Mitzi Elliot saltó de la cama y se quedó petrificada, agarrándose a una almohada para taparse el cuerpo. La fiscalía creía que los elementos del crimen apuntaban a que conocía a su asesino. Podría haber implorado o puede que supiera que la muerte era inevitable. Le dispararon dos veces desde una distancia de aproximadamente un metro y se derrumbó en la cama. La almohada que estaba usando como escudo cayó al suelo. El asesino se acercó entonces hasta la cama y apoyó el cañón del arma contra la frente de la víctima para rematarla.

Al menos, ésa era la versión oficial. Desde un rincón de la habitación, sabía que ésta se basaba en diversas hipótesis infundadas que no tendría problema en trocear en el juicio.

Miré por las puertas acristaladas que daban a una terraza sobre el Pacífico. No había nada en el expediente que indicara si la cortina o las puertas estaban abiertas en el momento de los crímenes. No estaba seguro de que significara nada en cualquiera de los casos, pero era un detalle que me habría gustado conocer.

Me acerqué a las puertas acristaladas y las encontré cerradas. Pasé un mal rato tratando de descubrir cómo abrirlas. Nina finalmente se acercó y me ayudó, apretando con el dedo una palanca de seguridad mientras giraba el cerrojo con la otra mano. Las puertas se abrieron hacia fuera y me llegó el sonido de las olas al romper.

Supe inmediatamente que si las puertas habían estado abiertas en el momento de los crímenes, el ruido del oleaje habría ahogado fácilmente cualquier otro sonido que pudiera haber hecho un intruso en la casa. Esto contradecía la teoría de la fiscalía según la cual a Rilz lo mataron en la puerta de su dormitorio, porque había acudido después de oír a un intruso. Ello plantearía otra pregunta respecto a qué estaba haciendo Rilz desnudo en el umbral, pero eso no importaba a la defensa. Sólo necesitaba plantear preguntas y señalar discrepancias para sembrar la semilla de la duda en la mente del jurado. Sólo hacía falta que un miembro dudara para que yo tuviera éxito. Era el método de «distorsiona o destruye» de la defensa penal.

Salí a la terraza. No sabía si la marea estaba alta o baja, pero sospechaba que se encontraba en algún punto intermedio. El agua estaba cerca. Las olas rompían contra los pilares sobre los cuales estaba construida la casa.

Había olas de casi dos metros, pero no había surfistas. Recordé el comentario que acababa de hacer Patrick respecto a tratar de hacer surf en la cala.
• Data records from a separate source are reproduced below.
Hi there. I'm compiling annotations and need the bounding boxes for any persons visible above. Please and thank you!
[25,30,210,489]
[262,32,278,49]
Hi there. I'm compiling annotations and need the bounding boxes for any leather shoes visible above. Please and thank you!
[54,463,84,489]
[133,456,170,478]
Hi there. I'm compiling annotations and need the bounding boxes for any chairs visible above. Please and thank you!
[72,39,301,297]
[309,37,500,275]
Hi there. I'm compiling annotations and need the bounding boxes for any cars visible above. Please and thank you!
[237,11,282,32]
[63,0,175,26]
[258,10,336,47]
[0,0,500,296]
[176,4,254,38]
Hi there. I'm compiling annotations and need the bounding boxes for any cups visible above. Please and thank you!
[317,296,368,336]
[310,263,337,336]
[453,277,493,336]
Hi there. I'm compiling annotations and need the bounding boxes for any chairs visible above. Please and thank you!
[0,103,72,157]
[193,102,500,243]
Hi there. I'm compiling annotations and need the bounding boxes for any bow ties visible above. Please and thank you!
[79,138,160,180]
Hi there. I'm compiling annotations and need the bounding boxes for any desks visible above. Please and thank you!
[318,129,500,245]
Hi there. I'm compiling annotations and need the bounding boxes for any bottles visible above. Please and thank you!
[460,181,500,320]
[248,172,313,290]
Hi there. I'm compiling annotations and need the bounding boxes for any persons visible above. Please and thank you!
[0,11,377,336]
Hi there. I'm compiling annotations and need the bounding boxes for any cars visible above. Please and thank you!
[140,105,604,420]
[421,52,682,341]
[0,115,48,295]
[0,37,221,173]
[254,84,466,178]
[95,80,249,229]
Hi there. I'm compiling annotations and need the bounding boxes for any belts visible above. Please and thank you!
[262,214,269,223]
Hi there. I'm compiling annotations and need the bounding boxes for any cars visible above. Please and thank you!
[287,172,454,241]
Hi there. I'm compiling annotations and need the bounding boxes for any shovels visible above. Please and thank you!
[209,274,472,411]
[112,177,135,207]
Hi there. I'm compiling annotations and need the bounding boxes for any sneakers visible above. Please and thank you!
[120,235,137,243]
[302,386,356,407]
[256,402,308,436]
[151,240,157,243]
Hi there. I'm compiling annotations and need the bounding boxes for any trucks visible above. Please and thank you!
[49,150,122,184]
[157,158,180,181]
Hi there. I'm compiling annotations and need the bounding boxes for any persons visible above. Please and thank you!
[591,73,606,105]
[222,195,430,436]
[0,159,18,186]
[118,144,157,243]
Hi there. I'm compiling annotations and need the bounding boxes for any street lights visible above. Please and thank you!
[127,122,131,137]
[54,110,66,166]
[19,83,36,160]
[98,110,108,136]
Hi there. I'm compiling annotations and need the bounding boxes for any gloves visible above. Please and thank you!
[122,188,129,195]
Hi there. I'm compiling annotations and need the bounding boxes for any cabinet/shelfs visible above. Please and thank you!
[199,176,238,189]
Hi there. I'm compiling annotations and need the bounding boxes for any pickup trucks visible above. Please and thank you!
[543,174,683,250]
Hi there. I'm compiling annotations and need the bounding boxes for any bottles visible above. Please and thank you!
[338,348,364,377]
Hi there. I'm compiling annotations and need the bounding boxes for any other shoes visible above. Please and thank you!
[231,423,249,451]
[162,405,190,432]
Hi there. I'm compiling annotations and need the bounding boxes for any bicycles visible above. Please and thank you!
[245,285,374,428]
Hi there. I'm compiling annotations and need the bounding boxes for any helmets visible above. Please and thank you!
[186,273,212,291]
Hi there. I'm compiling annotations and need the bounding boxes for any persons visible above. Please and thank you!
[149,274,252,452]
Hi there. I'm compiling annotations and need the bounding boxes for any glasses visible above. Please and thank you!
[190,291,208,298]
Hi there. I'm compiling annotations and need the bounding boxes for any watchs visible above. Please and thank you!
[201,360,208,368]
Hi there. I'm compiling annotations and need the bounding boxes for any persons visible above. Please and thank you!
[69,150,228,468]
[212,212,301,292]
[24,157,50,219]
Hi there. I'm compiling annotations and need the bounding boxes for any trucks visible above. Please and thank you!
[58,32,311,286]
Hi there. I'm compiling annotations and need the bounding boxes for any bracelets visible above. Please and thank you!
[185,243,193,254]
Volví a entrar, y en cuanto estuve de nuevo en el dormitorio me di cuenta de que mi móvil estaba sonando y en cambio no había podido oírlo por el ruido del océano. Miré para ver quién era, pero ponía número privado en la pantalla. Sabía que l.i mayoría de la gente que trabajaba en la policía bloqueaba su identidad.

– Nina, he de atender esta llamada. ¿Le importa ir a mi coche y pedirle a mi chófer que entre?

– No hay problema.

– Gracias.

Respondí la llamada.

– ¿Hola?

– Soy yo. Sólo quería saber cuándo ibas a pasarte.

«Yo» era mi primera ex mujer, Maggie McPherson. Según el recientemente remodelado acuerdo de custodia, sólo podía estar con mi hija los miércoles por la noche y un fin de semana de cada dos. Estaba muy lejos de la custodia compartida que habíamos tenido, pero yo lo había estropeado, junto con mi segunda oportunidad con Maggie.